At the center of A Blessing on the Moon is Chaim Skibelski. Death is merely the beginning of Chaim's troubles. In the opening pages, he is shot along with the other Jews of his small Polish village. But instead of resting peacefully in the World to Come, Chaim, for reasons unclear to him, is left to wander the earth, accompanied by his rabbi, who has taken the form of a talking crow. Chaim's afterlife journey is filled with extraordinary encounters whose consequences are far greater than he realizes.
Not since Art Spiegelman's Maus has a work so powerfully evoked one of the darkest moments of the twentieth century with such daring originality.

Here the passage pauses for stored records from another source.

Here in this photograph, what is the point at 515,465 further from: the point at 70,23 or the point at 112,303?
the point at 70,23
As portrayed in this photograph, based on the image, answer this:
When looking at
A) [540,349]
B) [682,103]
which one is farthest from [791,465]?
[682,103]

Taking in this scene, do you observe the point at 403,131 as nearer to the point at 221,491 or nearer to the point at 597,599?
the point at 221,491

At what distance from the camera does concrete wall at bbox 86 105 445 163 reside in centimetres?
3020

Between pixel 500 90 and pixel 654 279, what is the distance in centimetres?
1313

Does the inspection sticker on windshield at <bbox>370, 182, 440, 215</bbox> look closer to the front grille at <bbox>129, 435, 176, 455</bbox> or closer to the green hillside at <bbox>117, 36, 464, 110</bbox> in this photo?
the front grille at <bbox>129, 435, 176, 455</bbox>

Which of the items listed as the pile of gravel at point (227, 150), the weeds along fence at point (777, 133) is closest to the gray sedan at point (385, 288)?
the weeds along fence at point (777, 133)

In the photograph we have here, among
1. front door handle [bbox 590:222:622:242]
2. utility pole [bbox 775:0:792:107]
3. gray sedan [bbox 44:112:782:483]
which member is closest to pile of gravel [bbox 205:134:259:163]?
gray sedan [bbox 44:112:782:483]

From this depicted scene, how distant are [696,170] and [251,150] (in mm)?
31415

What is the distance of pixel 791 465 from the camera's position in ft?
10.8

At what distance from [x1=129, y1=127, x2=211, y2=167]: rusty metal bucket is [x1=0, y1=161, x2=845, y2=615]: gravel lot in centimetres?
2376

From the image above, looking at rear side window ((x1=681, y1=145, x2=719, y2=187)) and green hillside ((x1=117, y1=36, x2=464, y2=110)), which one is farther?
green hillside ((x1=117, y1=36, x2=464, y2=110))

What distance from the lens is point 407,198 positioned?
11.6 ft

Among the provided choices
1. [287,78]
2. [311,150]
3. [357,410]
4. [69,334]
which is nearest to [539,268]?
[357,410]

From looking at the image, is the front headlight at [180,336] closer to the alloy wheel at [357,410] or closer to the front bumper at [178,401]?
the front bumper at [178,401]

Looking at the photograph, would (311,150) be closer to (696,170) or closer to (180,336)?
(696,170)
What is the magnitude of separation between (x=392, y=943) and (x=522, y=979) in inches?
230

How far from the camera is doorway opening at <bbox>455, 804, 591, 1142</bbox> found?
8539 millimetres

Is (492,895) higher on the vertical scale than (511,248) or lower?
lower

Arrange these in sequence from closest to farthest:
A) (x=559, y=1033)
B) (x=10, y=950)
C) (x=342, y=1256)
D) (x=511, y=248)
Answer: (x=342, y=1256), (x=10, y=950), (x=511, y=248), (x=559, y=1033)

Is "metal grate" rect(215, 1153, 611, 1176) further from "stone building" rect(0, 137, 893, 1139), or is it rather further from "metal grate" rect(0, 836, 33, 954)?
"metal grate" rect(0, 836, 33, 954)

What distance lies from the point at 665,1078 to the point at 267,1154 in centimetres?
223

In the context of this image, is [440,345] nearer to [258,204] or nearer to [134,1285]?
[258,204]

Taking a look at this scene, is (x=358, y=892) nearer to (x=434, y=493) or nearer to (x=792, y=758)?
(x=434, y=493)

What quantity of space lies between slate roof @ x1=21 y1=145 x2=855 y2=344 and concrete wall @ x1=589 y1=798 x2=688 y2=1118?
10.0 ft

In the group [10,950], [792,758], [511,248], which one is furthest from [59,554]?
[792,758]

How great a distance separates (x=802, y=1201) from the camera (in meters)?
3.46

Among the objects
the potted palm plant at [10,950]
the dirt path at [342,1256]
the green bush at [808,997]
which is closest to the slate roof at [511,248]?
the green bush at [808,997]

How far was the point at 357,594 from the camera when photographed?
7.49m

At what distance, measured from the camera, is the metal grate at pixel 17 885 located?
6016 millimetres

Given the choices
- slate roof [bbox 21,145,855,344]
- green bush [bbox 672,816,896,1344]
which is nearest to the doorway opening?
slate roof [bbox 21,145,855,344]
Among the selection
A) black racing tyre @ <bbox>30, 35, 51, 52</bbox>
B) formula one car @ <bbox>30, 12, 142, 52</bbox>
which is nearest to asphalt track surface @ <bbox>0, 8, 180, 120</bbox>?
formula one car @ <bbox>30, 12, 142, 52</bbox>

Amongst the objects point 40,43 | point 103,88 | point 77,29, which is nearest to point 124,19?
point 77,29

As far as romance goes, Dr. Jakob Sammelsohn is fairly incurable. Twice married, once divorced, once widowed, all by the tender age of twelve, he finally flees his small village and his pious, vengeful father. A lovelorn Candide, young Dr. Sammelsohn wanders optimistically through history, pursued by the amorous ghost of his dead wife.
Arriving in Vienna in 1890, a chance encounter with Sigmund Freud leads our hero into the arms of Emma Eckstein, one of Freud's most famous patients. Later he romances the beautiful and wealthy Loe Bernfeld, who carries him into the world of Esperanto and the universal language movement. Finally, Dr. Sammelsohn finds himself in the Warsaw Ghetto in 1940, only to become a pawn in a battle over the path to heaven.
A Curable Romantic is a novel of personal and historical exile that could spring only from the literary imagination of a virtuoso. Often fantastical yet always grounded in tradition and history, it is that rare literary feat, a truly incomparable tale, ingenuously laid, peopled with characters who live on in the memory.